Em uma fala que chamou bastante atenção, Gilmar declarou enxergar semelhanças entre a atual investigação e métodos utilizados durante a Operação Lava Jato. A comparação gerou repercussão imediata porque a operação continua sendo tema de debates intensos mesmo anos após seu auge. Vale lembrar que diversas decisões tomadas naquele período acabaram sendo revistas ou anuladas pelo próprio STF posteriormente.
A resposta de André Mendonça veio de forma direta e sem rodeios. O ministro afirmou que a discussão não deveria girar em torno da Lava Jato, mas sim sobre o que classificou como uma das maiores fraudes financeiras já registradas no Brasil.
Mendonça destacou que o caso possui características que vão além dos tradicionais crimes financeiros de colarinho branco.
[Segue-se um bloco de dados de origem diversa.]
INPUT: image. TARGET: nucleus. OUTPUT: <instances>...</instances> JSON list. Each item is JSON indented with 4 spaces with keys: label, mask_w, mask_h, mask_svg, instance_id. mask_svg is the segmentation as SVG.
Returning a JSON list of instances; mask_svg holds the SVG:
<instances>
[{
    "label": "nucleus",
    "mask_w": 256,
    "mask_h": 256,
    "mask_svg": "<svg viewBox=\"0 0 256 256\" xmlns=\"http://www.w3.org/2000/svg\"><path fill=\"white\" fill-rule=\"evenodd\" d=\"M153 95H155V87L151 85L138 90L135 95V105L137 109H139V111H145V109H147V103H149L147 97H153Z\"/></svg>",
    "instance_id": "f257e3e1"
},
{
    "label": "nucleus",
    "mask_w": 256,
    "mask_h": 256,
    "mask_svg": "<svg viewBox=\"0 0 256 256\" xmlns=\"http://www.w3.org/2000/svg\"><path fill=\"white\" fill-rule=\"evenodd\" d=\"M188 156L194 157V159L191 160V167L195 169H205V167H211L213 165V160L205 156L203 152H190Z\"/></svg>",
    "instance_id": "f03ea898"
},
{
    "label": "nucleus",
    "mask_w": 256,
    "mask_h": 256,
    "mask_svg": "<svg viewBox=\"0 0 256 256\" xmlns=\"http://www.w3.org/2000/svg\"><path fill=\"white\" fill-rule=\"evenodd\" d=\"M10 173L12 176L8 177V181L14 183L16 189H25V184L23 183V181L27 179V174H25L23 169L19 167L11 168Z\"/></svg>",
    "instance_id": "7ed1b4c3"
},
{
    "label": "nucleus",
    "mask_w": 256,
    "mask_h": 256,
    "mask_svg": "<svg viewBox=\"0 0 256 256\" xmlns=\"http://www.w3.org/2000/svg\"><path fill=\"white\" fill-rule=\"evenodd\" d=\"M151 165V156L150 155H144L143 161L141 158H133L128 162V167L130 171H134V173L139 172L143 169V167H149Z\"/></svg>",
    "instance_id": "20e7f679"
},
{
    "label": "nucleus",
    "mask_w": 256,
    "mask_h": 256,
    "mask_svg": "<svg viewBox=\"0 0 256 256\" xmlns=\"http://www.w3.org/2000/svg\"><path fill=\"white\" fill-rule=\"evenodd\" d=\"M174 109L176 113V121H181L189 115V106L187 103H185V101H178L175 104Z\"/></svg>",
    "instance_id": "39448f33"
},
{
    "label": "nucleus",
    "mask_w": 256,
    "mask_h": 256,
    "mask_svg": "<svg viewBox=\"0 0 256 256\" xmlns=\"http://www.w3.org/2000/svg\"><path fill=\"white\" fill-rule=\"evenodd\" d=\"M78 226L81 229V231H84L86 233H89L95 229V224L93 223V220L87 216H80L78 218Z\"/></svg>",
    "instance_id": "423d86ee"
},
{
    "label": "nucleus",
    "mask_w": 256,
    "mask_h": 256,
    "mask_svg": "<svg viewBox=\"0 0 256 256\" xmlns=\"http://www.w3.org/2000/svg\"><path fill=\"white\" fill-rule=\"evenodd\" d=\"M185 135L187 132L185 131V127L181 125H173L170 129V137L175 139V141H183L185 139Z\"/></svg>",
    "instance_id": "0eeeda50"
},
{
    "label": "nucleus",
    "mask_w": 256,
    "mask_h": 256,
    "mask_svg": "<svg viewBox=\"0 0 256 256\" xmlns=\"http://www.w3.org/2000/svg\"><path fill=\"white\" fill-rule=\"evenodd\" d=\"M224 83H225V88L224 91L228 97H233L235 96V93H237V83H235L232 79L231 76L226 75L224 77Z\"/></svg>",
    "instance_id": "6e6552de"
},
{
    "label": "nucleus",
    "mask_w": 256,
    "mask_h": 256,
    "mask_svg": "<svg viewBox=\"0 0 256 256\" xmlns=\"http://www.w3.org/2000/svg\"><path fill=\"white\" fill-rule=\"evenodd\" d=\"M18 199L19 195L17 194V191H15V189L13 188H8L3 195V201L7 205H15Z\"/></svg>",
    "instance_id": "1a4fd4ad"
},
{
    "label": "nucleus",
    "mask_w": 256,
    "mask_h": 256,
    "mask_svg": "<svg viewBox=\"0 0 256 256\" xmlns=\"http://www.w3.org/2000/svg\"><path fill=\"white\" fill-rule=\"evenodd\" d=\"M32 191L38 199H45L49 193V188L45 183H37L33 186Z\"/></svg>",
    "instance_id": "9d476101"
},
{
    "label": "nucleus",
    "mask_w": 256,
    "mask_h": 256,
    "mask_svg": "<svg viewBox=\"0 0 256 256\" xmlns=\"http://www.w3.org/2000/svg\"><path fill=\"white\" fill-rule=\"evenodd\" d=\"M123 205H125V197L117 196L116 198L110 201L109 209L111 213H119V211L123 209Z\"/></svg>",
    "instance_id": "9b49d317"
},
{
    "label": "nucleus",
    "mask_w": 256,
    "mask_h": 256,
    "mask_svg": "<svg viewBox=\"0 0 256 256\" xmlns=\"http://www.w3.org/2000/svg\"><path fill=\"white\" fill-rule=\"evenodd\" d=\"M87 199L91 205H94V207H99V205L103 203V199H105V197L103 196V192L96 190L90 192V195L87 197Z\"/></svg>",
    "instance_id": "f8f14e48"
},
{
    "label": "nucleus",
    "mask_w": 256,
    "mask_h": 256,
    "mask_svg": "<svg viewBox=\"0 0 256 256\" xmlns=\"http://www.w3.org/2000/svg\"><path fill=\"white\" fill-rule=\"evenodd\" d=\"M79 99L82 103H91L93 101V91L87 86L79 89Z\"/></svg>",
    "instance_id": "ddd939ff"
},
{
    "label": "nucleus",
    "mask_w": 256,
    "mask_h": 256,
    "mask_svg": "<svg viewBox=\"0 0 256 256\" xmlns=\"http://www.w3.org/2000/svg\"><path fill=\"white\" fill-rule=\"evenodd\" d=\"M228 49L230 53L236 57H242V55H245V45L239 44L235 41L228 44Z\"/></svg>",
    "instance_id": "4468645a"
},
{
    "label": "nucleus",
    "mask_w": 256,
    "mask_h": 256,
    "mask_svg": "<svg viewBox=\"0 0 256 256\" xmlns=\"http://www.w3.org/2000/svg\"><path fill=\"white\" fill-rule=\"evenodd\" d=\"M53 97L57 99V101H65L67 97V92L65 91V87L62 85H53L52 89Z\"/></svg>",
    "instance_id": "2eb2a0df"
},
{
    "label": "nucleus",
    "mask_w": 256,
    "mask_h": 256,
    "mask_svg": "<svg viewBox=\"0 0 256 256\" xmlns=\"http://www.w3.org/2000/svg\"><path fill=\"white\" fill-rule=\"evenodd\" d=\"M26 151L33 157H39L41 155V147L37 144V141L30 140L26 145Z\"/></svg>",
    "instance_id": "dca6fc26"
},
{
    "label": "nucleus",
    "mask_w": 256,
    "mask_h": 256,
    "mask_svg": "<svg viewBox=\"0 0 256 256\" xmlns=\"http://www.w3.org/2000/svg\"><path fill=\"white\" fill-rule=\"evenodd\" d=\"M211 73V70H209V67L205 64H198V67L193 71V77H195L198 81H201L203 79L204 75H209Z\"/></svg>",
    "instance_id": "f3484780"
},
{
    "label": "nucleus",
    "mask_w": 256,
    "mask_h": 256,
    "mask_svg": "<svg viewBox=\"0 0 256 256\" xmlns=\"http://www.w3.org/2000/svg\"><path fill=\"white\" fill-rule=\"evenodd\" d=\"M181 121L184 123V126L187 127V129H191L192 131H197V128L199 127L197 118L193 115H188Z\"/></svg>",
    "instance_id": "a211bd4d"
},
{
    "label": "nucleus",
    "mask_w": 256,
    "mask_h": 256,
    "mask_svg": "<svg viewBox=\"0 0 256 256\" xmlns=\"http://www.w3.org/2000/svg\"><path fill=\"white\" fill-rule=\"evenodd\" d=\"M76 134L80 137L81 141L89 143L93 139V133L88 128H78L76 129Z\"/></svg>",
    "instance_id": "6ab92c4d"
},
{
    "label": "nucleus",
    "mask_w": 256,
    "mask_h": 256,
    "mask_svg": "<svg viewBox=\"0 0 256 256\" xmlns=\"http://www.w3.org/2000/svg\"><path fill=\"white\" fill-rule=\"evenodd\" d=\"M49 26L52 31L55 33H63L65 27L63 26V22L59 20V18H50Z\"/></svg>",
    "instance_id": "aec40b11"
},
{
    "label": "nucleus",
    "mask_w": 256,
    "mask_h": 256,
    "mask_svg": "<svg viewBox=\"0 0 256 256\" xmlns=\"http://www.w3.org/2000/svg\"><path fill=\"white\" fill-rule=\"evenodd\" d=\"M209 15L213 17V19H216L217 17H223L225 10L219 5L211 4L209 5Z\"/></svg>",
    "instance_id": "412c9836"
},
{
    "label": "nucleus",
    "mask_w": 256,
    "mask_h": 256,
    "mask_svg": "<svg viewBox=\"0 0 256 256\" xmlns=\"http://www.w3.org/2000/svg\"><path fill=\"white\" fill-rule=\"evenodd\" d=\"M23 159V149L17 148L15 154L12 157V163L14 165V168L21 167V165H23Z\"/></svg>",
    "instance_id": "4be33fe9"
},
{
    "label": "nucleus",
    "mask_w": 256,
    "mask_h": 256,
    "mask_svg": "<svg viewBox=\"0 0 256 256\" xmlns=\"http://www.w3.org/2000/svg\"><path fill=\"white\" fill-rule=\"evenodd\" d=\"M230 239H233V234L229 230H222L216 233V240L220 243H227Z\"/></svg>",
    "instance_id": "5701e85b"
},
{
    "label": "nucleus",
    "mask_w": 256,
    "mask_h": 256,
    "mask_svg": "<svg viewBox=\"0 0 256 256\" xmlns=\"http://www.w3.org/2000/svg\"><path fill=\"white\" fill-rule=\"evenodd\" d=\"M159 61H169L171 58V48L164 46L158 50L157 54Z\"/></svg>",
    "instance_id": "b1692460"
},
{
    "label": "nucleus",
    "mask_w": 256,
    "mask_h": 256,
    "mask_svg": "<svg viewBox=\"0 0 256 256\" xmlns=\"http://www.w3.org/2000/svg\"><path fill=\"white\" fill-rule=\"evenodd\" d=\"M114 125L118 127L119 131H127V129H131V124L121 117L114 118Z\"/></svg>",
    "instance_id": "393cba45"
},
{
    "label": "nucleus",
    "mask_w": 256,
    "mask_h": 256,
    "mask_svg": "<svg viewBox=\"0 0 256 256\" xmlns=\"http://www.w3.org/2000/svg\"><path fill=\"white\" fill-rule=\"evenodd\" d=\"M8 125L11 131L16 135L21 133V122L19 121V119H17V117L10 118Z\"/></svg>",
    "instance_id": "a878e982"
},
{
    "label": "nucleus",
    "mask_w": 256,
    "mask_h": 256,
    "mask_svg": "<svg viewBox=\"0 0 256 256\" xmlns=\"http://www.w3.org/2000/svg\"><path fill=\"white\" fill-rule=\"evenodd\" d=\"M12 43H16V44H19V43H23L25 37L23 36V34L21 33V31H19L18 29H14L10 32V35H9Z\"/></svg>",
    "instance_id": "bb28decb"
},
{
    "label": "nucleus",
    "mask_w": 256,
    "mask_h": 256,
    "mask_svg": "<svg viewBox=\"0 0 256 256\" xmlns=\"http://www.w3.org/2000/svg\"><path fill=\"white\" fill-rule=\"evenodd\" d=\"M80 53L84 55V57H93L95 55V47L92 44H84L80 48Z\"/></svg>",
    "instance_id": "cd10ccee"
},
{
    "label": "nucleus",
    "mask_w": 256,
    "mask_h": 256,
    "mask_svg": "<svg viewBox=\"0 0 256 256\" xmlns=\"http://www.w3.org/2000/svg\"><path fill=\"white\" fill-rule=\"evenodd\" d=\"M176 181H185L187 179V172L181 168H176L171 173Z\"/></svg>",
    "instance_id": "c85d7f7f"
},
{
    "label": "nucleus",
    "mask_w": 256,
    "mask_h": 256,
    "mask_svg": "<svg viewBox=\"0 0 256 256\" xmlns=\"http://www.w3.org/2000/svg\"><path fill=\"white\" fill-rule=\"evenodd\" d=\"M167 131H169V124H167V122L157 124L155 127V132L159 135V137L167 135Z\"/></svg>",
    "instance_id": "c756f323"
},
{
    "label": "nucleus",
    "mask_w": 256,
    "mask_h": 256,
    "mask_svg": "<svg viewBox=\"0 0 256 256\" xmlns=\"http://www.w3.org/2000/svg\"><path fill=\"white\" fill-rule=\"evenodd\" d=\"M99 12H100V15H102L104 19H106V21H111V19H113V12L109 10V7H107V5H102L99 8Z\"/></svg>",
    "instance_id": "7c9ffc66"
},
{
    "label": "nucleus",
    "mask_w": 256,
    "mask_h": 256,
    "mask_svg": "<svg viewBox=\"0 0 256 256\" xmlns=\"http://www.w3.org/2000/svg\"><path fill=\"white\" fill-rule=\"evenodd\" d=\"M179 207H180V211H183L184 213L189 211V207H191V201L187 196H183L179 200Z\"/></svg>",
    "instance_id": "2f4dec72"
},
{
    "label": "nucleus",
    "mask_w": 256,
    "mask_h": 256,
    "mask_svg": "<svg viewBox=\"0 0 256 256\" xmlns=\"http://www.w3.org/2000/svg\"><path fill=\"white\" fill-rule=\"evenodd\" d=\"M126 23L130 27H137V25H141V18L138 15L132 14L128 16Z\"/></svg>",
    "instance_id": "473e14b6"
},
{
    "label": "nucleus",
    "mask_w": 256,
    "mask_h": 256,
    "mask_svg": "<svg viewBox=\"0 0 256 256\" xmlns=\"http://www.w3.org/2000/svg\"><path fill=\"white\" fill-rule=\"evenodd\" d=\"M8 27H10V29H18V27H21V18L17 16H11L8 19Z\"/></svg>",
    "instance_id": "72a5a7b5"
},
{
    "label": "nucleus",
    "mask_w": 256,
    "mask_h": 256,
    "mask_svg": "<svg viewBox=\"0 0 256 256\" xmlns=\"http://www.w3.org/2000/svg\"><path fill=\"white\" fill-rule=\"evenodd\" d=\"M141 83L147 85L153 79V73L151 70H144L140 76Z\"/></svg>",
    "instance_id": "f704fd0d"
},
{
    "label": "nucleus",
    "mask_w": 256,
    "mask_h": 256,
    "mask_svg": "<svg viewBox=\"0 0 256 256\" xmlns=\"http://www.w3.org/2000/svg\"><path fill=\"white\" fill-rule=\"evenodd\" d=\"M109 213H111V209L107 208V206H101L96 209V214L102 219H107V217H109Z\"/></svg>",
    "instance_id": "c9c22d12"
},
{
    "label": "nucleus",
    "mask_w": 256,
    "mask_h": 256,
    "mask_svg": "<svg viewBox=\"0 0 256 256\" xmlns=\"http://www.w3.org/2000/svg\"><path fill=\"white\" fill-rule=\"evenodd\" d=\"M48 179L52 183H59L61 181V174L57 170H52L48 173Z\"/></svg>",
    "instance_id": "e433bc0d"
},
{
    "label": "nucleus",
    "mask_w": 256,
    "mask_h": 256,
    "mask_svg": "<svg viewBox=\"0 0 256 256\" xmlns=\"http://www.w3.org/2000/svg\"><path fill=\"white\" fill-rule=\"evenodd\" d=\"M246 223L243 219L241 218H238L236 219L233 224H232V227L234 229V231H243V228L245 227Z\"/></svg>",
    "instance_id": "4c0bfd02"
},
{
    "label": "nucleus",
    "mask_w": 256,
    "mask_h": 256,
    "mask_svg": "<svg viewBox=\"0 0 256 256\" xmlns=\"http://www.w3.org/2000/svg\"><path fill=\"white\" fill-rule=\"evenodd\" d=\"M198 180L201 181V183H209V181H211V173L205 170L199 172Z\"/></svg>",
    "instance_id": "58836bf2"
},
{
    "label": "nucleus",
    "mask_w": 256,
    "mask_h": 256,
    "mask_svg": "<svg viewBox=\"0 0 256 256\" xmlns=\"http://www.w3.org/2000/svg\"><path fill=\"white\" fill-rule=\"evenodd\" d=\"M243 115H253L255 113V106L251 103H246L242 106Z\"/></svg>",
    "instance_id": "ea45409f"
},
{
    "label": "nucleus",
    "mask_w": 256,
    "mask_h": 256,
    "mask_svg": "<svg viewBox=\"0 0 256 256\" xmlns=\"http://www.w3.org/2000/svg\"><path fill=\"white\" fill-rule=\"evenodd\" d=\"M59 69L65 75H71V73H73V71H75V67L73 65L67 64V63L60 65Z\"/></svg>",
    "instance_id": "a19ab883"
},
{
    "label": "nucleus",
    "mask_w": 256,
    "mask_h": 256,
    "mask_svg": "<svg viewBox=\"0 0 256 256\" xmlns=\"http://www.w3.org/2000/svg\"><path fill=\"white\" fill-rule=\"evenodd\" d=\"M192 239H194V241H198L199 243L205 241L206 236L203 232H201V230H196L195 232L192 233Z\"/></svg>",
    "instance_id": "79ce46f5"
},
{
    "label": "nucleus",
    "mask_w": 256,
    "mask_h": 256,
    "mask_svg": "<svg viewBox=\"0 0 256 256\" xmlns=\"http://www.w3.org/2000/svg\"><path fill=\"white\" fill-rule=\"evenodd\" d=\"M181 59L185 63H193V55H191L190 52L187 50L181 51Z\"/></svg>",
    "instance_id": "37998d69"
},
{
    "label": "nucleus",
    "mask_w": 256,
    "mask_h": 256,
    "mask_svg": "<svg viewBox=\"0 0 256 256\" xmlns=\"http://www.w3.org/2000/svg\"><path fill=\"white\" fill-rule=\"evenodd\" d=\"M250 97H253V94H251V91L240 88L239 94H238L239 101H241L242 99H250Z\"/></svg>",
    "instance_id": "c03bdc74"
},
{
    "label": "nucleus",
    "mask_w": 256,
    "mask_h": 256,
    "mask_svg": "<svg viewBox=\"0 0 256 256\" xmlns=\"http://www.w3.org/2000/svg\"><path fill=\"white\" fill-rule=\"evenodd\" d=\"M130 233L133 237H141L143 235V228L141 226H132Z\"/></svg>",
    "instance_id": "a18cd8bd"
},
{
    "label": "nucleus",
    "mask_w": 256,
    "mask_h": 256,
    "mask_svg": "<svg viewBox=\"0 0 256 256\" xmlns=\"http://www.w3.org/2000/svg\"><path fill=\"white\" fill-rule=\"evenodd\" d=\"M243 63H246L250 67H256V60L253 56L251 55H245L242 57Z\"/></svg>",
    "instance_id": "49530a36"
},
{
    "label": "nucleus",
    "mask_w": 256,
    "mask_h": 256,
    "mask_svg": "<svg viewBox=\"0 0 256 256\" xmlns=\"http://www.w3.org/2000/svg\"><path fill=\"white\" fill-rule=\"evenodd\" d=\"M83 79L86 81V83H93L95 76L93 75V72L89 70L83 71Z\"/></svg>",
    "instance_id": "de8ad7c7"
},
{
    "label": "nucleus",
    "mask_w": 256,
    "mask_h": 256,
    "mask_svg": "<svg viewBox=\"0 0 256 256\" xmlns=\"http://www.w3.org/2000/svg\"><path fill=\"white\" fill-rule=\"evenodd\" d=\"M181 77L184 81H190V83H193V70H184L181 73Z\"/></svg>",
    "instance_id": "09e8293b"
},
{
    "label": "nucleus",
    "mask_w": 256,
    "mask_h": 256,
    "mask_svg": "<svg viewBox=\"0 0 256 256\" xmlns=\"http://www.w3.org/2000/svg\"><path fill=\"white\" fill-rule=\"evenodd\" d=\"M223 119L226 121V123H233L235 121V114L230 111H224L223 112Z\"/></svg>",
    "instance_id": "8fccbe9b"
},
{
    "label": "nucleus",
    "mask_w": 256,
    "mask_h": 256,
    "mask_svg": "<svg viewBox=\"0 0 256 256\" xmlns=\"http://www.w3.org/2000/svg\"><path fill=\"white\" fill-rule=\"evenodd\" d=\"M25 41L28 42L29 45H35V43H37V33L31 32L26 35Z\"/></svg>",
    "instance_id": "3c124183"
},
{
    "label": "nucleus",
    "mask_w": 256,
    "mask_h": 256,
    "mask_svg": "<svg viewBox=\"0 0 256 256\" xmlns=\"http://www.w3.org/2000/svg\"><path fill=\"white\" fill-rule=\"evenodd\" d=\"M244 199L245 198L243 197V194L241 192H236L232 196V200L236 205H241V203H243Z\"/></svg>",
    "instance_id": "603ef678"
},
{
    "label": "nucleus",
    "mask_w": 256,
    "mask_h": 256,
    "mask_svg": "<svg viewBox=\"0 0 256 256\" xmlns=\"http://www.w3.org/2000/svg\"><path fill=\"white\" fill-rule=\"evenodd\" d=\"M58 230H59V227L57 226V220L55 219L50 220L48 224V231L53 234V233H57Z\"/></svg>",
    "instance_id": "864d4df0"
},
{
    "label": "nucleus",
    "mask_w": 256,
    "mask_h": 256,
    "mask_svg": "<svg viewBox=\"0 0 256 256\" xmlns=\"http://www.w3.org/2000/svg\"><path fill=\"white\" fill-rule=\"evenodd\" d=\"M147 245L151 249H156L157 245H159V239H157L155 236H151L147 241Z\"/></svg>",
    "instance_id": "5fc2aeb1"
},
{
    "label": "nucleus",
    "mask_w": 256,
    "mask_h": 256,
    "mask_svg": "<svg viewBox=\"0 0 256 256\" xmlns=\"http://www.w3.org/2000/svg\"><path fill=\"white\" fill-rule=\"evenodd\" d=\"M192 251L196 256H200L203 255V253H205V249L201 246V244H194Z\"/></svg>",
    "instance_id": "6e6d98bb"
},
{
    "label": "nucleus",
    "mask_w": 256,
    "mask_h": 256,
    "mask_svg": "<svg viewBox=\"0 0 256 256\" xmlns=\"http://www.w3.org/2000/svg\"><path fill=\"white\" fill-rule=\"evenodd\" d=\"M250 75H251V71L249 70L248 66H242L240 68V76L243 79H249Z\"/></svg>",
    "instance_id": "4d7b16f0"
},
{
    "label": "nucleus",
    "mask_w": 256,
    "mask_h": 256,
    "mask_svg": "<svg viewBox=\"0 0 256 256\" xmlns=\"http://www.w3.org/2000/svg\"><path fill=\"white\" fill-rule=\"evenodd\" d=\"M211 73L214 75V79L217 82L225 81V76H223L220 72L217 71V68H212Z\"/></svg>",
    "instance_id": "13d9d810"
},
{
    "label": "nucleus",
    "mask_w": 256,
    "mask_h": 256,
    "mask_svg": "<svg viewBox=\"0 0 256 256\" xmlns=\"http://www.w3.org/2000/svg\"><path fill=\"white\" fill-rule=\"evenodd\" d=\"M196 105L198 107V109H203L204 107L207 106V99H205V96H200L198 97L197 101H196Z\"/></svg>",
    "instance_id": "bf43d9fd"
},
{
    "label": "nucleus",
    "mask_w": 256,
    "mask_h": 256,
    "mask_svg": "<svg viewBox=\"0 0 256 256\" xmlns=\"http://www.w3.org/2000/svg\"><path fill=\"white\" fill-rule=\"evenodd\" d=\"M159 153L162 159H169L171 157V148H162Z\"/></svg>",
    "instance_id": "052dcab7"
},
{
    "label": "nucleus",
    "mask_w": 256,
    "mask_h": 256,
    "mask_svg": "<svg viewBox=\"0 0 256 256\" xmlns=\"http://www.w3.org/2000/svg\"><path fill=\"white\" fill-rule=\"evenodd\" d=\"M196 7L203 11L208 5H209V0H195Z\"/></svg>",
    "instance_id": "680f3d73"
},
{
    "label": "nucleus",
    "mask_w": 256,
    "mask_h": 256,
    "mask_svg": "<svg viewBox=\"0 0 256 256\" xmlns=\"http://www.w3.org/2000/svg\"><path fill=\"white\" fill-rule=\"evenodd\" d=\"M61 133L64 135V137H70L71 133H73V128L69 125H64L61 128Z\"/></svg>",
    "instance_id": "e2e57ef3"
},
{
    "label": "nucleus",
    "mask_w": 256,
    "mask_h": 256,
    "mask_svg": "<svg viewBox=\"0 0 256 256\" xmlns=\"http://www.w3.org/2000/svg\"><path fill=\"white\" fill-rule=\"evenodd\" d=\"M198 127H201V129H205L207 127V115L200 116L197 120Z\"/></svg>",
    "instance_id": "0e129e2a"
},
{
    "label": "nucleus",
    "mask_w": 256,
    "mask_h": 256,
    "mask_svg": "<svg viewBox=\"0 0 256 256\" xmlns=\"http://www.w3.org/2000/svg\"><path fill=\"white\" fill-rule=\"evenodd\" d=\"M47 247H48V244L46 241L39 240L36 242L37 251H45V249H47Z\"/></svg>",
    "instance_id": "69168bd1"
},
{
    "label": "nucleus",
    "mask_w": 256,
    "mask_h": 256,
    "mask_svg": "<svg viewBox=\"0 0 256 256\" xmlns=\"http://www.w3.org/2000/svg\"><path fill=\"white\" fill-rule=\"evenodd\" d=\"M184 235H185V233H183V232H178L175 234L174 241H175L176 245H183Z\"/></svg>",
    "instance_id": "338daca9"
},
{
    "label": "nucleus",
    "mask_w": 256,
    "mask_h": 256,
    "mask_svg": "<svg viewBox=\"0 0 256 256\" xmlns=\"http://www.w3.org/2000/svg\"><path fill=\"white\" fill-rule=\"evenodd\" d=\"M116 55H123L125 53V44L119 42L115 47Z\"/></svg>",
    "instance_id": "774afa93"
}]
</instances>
Em sua avaliação, as investigações apontam para elementos que envolvem estruturas criminosas mais complexas, incluindo armamentos pesados, infiltração em setores policiais e indícios de atuação organizada.
As declarações mostram que existe uma clara divergência de entendimento dentro da própria Segunda Turma. Com a chegada de Luiz Fux à presidência, a expectativa agora é acompanhar como essa nova configuração poderá influenciar os próximos capítulos de uma investigação que continua mobilizando atenção no meio jurídico, político e econômico do país.